# My web site



## Gerhard (Aug 3, 2005)

Loer na my nuwe web site.

www.fffsafaris.co.za

en laat weet wat dink julle.

Gerhard


----------



## nimrod-100 (Jan 11, 2006)

Nice website, Gerhard.

All necessary information available.

Congrats.:thumbs_up


----------



## Bushkey (Mar 17, 2006)

Dit lyk goed. Ek wil saam met die FHM Safaris gaan jag:wink:

Waar voor staan die FFF. 'n Prys lys vir Suid Afrikaaners?


----------



## Tim Z (Jul 11, 2003)

*Nice*

Very nice looking wesite, wishing you all the best of luck.


----------



## Gerhard (Aug 3, 2005)

FFF stands for 

Fur & Feathers & Finns.

Gerhard


----------



## Matatazela (Mar 1, 2005)

Hi Gerhard! Nice website. Best of luck with this venture!


----------



## INGOZI (May 9, 2005)

Baie geluk my vriend! Dit lyk nou bakgat!


----------



## BushPig (Jun 22, 2007)

Good stuff Gerhard,

Nice to see you got your site up so quickly, looks good, all the best from it mate, still the best way to advertise.
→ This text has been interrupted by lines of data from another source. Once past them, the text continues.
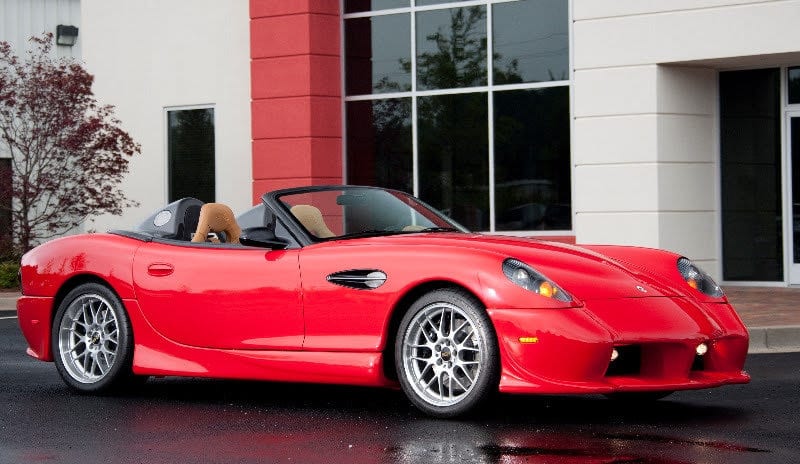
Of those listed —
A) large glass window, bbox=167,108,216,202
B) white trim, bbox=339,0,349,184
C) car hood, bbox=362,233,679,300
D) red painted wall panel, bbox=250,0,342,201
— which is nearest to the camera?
car hood, bbox=362,233,679,300

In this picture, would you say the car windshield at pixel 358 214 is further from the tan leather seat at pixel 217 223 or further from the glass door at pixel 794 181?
Result: the glass door at pixel 794 181

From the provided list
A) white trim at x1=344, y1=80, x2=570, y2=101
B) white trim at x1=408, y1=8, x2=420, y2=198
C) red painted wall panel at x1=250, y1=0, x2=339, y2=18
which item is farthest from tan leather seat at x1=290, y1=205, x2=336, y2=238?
red painted wall panel at x1=250, y1=0, x2=339, y2=18

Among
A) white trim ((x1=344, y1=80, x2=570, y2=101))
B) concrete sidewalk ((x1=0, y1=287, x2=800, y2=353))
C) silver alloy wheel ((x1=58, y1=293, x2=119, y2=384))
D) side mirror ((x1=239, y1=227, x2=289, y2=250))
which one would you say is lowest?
concrete sidewalk ((x1=0, y1=287, x2=800, y2=353))

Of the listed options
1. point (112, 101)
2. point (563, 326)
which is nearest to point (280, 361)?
point (563, 326)

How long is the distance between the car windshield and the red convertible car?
11mm

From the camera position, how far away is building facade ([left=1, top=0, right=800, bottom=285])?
17.5 m

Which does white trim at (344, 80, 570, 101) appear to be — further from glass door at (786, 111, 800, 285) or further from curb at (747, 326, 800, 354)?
curb at (747, 326, 800, 354)

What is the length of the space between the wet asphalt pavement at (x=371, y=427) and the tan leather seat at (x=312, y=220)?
0.93 metres

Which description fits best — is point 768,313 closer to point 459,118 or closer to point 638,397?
point 638,397

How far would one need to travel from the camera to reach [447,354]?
6.79 m

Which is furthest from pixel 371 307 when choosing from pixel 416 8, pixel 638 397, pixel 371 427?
pixel 416 8

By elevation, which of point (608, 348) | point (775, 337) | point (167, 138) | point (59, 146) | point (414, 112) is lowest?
point (775, 337)

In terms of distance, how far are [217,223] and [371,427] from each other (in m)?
2.13

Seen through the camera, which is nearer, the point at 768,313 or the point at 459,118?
the point at 768,313
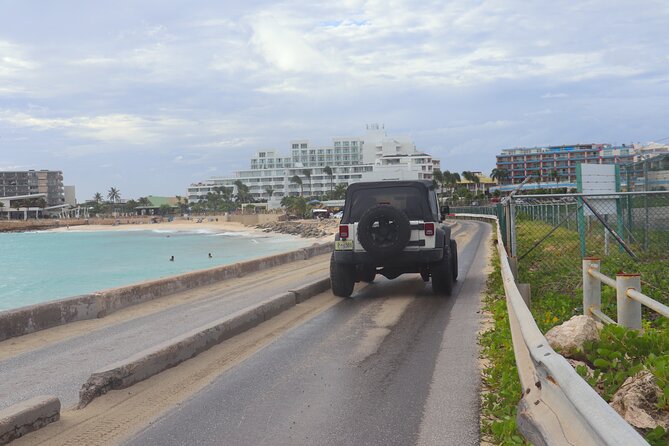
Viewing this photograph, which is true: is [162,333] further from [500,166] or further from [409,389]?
[500,166]

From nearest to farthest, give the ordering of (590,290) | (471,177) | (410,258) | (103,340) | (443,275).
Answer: (590,290) < (103,340) < (410,258) < (443,275) < (471,177)

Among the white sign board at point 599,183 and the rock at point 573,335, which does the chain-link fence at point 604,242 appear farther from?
the rock at point 573,335

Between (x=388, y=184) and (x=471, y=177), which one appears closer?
(x=388, y=184)

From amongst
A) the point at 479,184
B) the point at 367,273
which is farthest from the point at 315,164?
the point at 367,273

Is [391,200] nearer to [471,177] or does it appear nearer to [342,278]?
[342,278]

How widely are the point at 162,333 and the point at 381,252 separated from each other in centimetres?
430

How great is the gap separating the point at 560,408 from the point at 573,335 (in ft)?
9.41

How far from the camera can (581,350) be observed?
572 cm

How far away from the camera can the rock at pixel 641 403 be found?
12.7ft

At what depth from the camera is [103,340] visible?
30.5 feet

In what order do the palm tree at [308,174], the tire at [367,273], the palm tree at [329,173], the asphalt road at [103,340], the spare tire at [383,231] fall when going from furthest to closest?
the palm tree at [308,174] < the palm tree at [329,173] < the tire at [367,273] < the spare tire at [383,231] < the asphalt road at [103,340]

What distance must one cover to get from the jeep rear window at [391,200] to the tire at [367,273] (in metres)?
0.99

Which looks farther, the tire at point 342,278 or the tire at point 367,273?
the tire at point 342,278

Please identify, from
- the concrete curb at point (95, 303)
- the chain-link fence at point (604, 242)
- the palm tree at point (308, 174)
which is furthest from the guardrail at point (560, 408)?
the palm tree at point (308, 174)
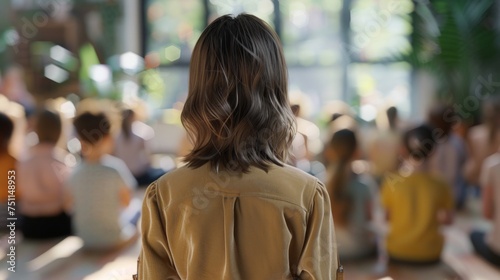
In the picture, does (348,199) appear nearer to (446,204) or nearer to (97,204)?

You may want to list your site with a few Search engines so that the internationals will find it easier.

Regards
Gavin


----------



## Philip Moolman (Jan 31, 2006)

*Website*

Moerse Gerhard!!


----------



## jcdup (Jul 8, 2007)

Hi Gerhard,

The site is really looking great. Well done!

The only improvement I can suggest is that you increase the size (in pixels) of the background image. On a large monitor the image is tiled (repeats) which detracts from the overall look (see attached image).

Cheers

Johann


----------